Voir cette présentation carnegie-mellon-reading from Abadzi par Helen Abadzi, qui soit dit en passant ne décrit pas bien les références des recherches de la neuroscience présentées


Carte des régions activées par le calcul (en jaune) et par les mouvements oculaires ( saccades en bleu), avec leurs intersections

Des faits similaires sont observés par l’imagerie cérébrale pour le calcul mental.

« De même, grâce à l’imagerie cérébrale par résonance magnétique à 3 Teslas de NeuroSpin, ces équipes viennent de mettre en évidence un rapprochement inattendu entre les représentations des nombres et celles de l’espace dans le cerveau. […] « Ils en ont conclu que le calcul mental ressemblait à un déplacement spatial. Par exemple, dans une certaine mesure, lorsqu’une personne qui a appris à lire de gauche à droite, calcule 18 + 5, son attention se déplace « vers la droite » de 18 à 23 dans l’espace des nombres, comme si les nombres étaient représentés sur une ligne virtuelle. « 

Les neurosciences ont incité les organisations internationales à réorienter leurs activités vers des recherches actions sur l’apprentissage de la lecture dans les premières années, via Helen Abadzi du Secrétariat de l’Initiative Fast Track. Ce document très complet et récent de Colette Chabbott fait le pont entre recherche et programmes d’interventions sur le terrain. La fondation Carnegie-Mellon souhaite poursuivre ces recherches dans les pays en développement tandis que les équipes du CEA travaillent déjà avec les indiens d’Amazonie, chers à Lévy-Strauss : « Utilisant des méthodes de psychologie cognitive, les chercheurs viennent de mettre en évidence que ce peuple possède un sens intuitif des relations nombre-espace.
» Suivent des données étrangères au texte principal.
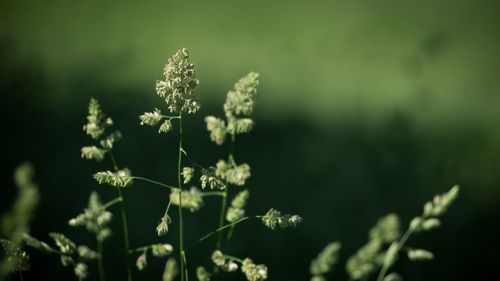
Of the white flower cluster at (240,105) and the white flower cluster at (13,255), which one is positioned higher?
the white flower cluster at (240,105)

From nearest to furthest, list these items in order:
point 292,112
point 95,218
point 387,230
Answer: point 387,230, point 95,218, point 292,112

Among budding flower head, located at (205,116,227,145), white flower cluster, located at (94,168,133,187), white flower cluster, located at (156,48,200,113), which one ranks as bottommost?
white flower cluster, located at (94,168,133,187)

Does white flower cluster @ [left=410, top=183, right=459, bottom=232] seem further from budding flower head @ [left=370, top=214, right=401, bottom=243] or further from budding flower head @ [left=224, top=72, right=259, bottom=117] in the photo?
budding flower head @ [left=224, top=72, right=259, bottom=117]

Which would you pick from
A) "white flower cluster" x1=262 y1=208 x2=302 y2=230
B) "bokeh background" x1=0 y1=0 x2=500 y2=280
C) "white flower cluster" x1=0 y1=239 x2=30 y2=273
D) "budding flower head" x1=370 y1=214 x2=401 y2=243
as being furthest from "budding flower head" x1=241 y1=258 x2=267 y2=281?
"bokeh background" x1=0 y1=0 x2=500 y2=280

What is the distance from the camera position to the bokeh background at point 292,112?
160 centimetres

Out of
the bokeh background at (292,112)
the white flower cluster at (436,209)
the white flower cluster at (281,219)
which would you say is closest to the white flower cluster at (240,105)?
the white flower cluster at (281,219)

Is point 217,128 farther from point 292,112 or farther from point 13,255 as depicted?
point 292,112

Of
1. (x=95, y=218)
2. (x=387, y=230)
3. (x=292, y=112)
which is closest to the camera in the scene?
(x=387, y=230)

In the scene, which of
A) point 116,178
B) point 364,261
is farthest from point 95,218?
point 364,261

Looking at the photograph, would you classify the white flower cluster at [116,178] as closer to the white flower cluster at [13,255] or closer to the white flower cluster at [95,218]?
the white flower cluster at [95,218]

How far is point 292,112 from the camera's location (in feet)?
5.34

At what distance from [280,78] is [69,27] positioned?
0.63 metres

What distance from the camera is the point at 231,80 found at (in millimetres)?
1634

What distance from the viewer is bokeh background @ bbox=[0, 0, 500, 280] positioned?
5.25ft
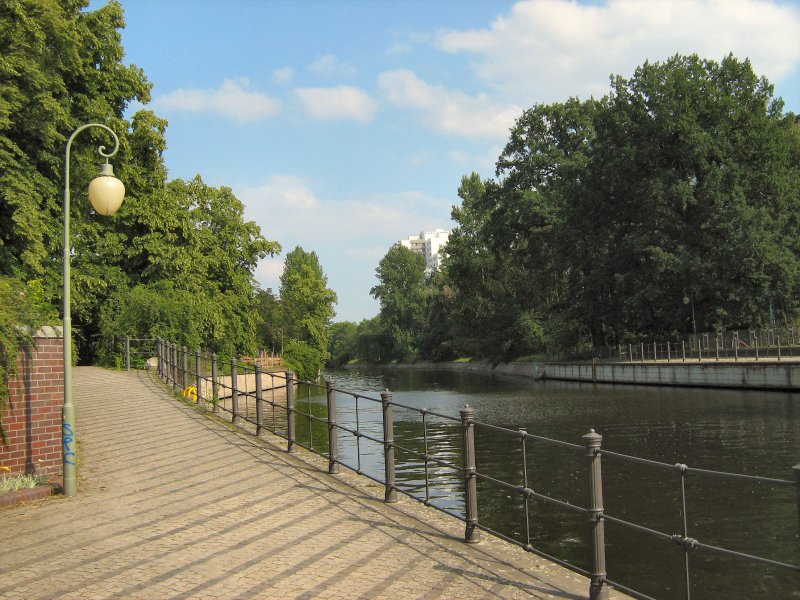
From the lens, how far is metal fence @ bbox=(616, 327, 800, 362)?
1297 inches

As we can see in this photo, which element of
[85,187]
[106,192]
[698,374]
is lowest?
[698,374]

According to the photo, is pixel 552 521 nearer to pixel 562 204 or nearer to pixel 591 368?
pixel 591 368

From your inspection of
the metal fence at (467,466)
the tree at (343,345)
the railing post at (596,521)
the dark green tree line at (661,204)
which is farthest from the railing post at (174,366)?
the tree at (343,345)

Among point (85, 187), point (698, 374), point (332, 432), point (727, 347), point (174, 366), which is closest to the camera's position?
point (332, 432)

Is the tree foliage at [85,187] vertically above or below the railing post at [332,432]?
above

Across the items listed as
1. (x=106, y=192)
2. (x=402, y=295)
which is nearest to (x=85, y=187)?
(x=106, y=192)

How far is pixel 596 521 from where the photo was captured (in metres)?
4.62

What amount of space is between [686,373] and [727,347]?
9.86ft

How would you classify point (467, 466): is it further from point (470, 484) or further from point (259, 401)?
point (259, 401)

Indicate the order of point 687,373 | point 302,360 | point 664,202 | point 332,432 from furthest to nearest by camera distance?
point 302,360 < point 664,202 < point 687,373 < point 332,432

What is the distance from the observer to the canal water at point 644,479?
26.5ft

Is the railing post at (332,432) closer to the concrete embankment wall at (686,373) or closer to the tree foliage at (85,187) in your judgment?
the tree foliage at (85,187)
En revanche, le sens de la mesure est acquis par l’apprentissage« .

Vous trouverez ici un inventaire et regard critique sur les différentes méthodes d’apprentissage de la lecture.  Ces différents travaux tendant à montrer que les mécanismes cérébraux d’acquisition de la lecture sont universels ne remettent-ils pas en cause la diversification des méthodes pédagogiques et ne relancent-ils pas le débat sur les méthodes syllabiques et les méthodes globales ??

De même, ces résultats n’invitent-ils pas à maintenir les financements de la recherche française et européenne en matière de nucléaire, qui a énormément de retombées non radioactives ? Malgré un effort de décloisonnement des disciplines, on peut constater par cet article que la recherche française est très peu valorisée et sous-utilisée, contrastant avec la pratique Nord-Américaine. On incitera nos amis grands penseurs du développement à aller faire un tour du côté de Saclay. On suggérera aux chercheurs de procéder à des images cérébrales des hommes et femmes politiques, lecteurs « muets » des travaux de la neuroscience et aux membranes totalement hermétiques à l’élaboration de stratégies rationnelles d’alphabétisation de masse.
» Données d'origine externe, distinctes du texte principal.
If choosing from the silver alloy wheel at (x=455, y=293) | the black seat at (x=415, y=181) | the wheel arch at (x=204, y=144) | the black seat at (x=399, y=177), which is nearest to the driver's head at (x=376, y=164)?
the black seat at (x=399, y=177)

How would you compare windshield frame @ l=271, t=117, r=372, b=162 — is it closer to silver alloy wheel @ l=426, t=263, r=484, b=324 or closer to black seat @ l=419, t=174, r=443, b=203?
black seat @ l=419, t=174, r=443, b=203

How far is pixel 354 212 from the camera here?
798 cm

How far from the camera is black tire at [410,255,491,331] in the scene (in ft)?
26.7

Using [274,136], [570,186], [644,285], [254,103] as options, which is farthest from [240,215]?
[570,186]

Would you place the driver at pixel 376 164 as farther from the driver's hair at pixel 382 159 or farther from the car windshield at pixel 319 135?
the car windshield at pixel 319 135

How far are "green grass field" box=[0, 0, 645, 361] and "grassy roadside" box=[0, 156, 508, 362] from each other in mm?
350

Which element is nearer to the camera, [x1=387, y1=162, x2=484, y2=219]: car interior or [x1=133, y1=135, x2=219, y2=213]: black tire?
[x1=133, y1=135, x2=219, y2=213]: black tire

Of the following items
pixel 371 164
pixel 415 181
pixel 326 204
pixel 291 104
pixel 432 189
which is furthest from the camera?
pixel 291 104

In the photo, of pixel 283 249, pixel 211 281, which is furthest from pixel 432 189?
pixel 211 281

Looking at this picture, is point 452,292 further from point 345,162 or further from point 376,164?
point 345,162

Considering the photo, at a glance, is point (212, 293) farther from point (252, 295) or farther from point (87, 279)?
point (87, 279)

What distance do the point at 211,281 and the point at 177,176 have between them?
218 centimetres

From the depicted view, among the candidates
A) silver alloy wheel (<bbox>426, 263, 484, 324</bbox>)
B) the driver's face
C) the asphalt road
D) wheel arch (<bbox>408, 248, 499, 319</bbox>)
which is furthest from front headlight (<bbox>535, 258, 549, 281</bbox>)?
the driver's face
Consultez le dossier complet sur l’imagerie médicale Neurospin du CEA. Pour vous détendre, vous pouvez aussi visiter la grande barrière de corail, avant qu’elle ne disparaisse.

Les coraux ressemblent étrangement à des cerveaux (« La morphogénèse est proche des labyrinthes des cerveaux », Stanilas Dehaene)

La grande barrière de Corail en Australie est le plus grand organisme vivant de la planète, sorte de réseau internet fossilisé.

Voir ici un livre sur le corail de Mururoa bien sûr ! Les requins, qui côtoient les récifs coralliens, disposent d’un organe qui leur permet de détecter les champs magnétiques très faibles, les ampoules de Lorenzini. Si vous avez suivi, les requins sont quelques peu, vous l’aurez compris, « encéphalomagnétographes ».

Cet article est dédicacé à mon père, André Varly.